> **YOUR TASKS**
a: Summarize the Frontera transfer guide in two sentences.
b: Copy word for word the entries that follow the Frontera transfer guide, covering the distance entry and the closeness entry with their answers.

> **GIVEN PASSAGE**
--------------------------------------------------
Transferring your Files

There are several transfer mechanism for data to Frontera, some of which depend on where and how the data are to be stored. Please review the following transfer mechanisms.

Windows Users

TACC staff recommends the open-source Cyberduck utility for both Windows and Mac users that do not already have a preferred tool.

cyberduck logo Download Cyberduck

Click on the "Open Connection" button in the top right corner of the Cyberduck window to open a connection configuration window (as shown below) transfer mechanism, and type in the server name "frontera.tacc.utexas.edu". Add your username and password in the spaces provided, and if the "more options" area is not shown click the small triangle or button to expand the window; this will allow you to enter the path to your project area so that when Cyberduck opens the connection you will immediately see your data. Then click the "Connect" button to open your connection.
--------------------------------------------------
> **EXTRACTED RECORDS**
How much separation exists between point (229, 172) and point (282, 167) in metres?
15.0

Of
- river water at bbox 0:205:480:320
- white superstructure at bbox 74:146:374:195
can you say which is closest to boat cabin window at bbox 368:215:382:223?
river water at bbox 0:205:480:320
--------------------------------------------------
> **EXPECTED RESULTS**
a: Several mechanisms exist for transferring data to Frontera, and TACC staff recommend the open-source Cyberduck utility for Windows and Mac users who lack a preferred tool. In Cyberduck, you click "Open Connection," enter the server name "frontera.tacc.utexas.edu" with your username and password, expand the "more options" area to give your project path, and then click "Connect."

b:
How much separation exists between point (229, 172) and point (282, 167) in metres?
15.0

Of
- river water at bbox 0:205:480:320
- white superstructure at bbox 74:146:374:195
can you say which is closest to boat cabin window at bbox 368:215:382:223?
river water at bbox 0:205:480:320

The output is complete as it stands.